WHEN I GOT BACK TO the funeral home, Norman met me at the entrance, stuttering and dry-mouthed. “I have done everything I could. I spared no expense. The body is ready for examination and we can start whenever you are ready.”
“Thank you,” I told him. “You aren’t getting paid one cent more, though. Just remember that. Where is the body?”
Norman pulled open a set of thick, red curtains to reveal a big room filled with flowers. An oak casket sat on a platform, with four dozen chairs placed in rows in front of it. Mama didn’t know four dozen people when she was alive. What were the chances they would come to her funeral?
“There are too many chairs,” I said.
“It’s the standard number, Miss Freeman. Mourners tend to come out to pay respects, even if they didn’t know the deceased that well in life. You will be surprised.”
“Oh,” I said absently. Being in the funeral home was making me feel somber. “I guess it’s fine then. I went to my old house and my neighbor said she saw the obituary, so maybe there will be a lot of people here. Thank you for that.”
I walked through the curtains onto the hideous, plaid carpet lining the chamber. Honestly, it looked more like a swingers club than a funeral home. Bright red wallpaper with purple birds wrapped around the room.
The top of the casket was open, and inside, my mother laid peaceful and smiling, as if she were having a pleasant dream. “Well, Mama,” I said, walking slowly toward the platform, “this is everything you wanted. I did what you asked. I made the announcement. I came back to Chandler. You’re being buried next to Dad.”
I bit my lip. “It didn’t have to be like this. You didn’t have to go so soon. Why didn’t you do chemo? Why didn’t you try to save yourself? Why did you leave me all alone?” I was crying now.
The coffin smelled of lilacs and honey. Mama—I couldn’t get over how happy she looked. She rarely looked that way in life, and certainly not with so many people looking at her.
“What am I supposed to do now, Mama?” I said, looking down at her. “I don’t have anybody else. I didn’t want anybody else. And now, I’m alone. Am I just supposed to carry on like life’s worth livin’ now, Mama? Cuz I gotta say, it ain’t worth livin’ now.”
I took a long moment of silence and dropped my head down to the casket. After a full minute of silence, I heard a throat clear behind me.
“I know what you mean,” somebody behind me said. I knew it was Adelaide, even though we only talked once. “I can’t say life’s worth living for me, either.”
I wheeled around. “You don’t give up, do you?”
“Well, if you didn’t want to be found,” she said, holding up the paper. “You shouldn’t have announced where you would be in the paper.”
“In all fairness, I didn’t think I would have a stalker following my every move when I ran it.”
“I’m not a stalker, Ms. Freeman—”
“Please, you are living in my house, call me Julia.”
“I don’t wanna live in your house, ma’am.

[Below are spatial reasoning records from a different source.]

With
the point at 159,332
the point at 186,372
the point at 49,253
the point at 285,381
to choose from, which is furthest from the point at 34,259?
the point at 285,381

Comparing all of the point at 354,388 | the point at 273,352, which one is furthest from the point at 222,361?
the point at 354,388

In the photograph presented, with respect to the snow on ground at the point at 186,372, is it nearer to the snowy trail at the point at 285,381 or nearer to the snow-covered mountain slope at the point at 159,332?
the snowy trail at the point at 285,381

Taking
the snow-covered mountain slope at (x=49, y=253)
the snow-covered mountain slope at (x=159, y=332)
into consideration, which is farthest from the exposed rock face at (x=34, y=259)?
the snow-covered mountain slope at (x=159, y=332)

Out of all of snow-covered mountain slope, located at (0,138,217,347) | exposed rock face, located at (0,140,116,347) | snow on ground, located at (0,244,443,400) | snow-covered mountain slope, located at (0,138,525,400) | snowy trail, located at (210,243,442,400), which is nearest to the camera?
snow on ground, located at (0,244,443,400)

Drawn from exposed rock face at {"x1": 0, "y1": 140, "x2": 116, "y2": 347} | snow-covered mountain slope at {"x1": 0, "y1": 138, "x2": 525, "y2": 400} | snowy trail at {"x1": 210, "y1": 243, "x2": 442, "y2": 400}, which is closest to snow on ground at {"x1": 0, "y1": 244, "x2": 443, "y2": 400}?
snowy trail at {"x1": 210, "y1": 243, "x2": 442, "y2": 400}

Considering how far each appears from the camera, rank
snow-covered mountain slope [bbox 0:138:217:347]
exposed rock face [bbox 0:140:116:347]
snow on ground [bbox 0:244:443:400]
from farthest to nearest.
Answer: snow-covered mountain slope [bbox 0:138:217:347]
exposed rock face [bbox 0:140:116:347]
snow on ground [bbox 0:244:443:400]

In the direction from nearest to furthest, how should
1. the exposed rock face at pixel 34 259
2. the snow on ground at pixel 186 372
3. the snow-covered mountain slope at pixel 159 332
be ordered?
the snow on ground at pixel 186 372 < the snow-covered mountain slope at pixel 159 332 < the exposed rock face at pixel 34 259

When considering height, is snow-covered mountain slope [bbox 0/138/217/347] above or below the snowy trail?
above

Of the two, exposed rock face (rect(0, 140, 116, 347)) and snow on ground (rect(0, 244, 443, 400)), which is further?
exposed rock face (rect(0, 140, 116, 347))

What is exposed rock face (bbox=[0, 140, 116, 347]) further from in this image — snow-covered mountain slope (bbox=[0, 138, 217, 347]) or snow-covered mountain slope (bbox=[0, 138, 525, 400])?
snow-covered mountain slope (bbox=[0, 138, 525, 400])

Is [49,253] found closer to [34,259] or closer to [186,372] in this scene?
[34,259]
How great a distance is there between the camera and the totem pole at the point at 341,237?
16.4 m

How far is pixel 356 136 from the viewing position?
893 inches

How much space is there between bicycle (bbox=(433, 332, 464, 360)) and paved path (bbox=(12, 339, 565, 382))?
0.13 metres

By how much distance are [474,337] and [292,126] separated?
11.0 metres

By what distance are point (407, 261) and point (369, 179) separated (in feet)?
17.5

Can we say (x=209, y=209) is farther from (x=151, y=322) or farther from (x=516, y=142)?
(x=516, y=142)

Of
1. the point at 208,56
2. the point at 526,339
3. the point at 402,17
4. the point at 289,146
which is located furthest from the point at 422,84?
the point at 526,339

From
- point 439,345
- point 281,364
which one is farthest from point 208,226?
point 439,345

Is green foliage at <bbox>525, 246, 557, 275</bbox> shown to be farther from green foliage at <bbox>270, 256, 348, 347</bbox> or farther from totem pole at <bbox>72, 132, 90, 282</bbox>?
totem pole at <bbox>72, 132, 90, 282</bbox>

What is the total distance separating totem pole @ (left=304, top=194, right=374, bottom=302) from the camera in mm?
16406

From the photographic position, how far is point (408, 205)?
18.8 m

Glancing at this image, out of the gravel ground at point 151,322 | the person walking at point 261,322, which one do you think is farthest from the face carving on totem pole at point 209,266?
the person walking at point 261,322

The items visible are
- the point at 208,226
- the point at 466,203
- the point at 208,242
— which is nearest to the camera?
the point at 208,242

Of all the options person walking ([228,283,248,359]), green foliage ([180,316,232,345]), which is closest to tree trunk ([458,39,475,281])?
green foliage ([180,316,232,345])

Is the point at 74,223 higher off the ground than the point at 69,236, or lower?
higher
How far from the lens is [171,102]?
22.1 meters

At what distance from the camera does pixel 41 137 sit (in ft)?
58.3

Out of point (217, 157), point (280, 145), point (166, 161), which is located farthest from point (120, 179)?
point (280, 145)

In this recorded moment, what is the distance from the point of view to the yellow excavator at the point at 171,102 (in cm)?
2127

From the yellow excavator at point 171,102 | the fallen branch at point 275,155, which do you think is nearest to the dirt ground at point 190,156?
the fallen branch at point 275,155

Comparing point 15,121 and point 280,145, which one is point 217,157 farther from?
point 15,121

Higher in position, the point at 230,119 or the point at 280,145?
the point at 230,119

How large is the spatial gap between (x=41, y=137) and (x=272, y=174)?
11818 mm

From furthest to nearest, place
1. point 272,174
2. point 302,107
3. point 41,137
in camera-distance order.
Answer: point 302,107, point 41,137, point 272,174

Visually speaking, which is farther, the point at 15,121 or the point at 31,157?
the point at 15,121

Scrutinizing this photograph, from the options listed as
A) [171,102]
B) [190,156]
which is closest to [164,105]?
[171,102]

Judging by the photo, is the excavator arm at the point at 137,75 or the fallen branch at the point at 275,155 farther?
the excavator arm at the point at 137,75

I want to go home, and be with my family, with my Kim—but that ain’t gonna happen unless you help me.”
“Why me?”
“Because Elka said—”
“Elka said a lot of things!” I shouted. “She didn’t tell me anything about how to help you.”
“She said you were good people,” Adelaide replied calmly, inching toward me. “I’m sorry, but I don’t have nobody else to turn to. It’s not like there’s a rolodex of fairy folk—”
I leapt down from the platform toward her. “Hush up now. People are gonna think you are crazy, talking about fairies.”
“Fine. But you know. And I don’t have anyone else. All I know is you and Elka.”
I beckoned her forward. “Let me see the picture again.”
Adelaide reached into her back pocket and pulled out the picture of her and Kim laughing together. Adelaide had her hands wrapped around Kim’s chest. They both looked so happy. Like at least a half dozen pictures of Mama and me.
I grabbed the picture and stared at it intently. “I don’t know if I can help you, you know that, right?”
“I don’t have any other choice. Without you, it’s either pray the police start caring or figure it out myself. And I swear I’ve tried to do it myself, but I can’t get anywhere, Julia. You are my last hope. Maybe you can find her when everybody else has failed.”
“How long has she been gone?”
“Two weeks.”
I nodded. “All right. It’s not like I have anything else to do. Let me get through this funeral and then I’ll help you.”
“Thank you.”
“Don’t thank me yet. You don’t know just how incompetent I am at this kind of thing.”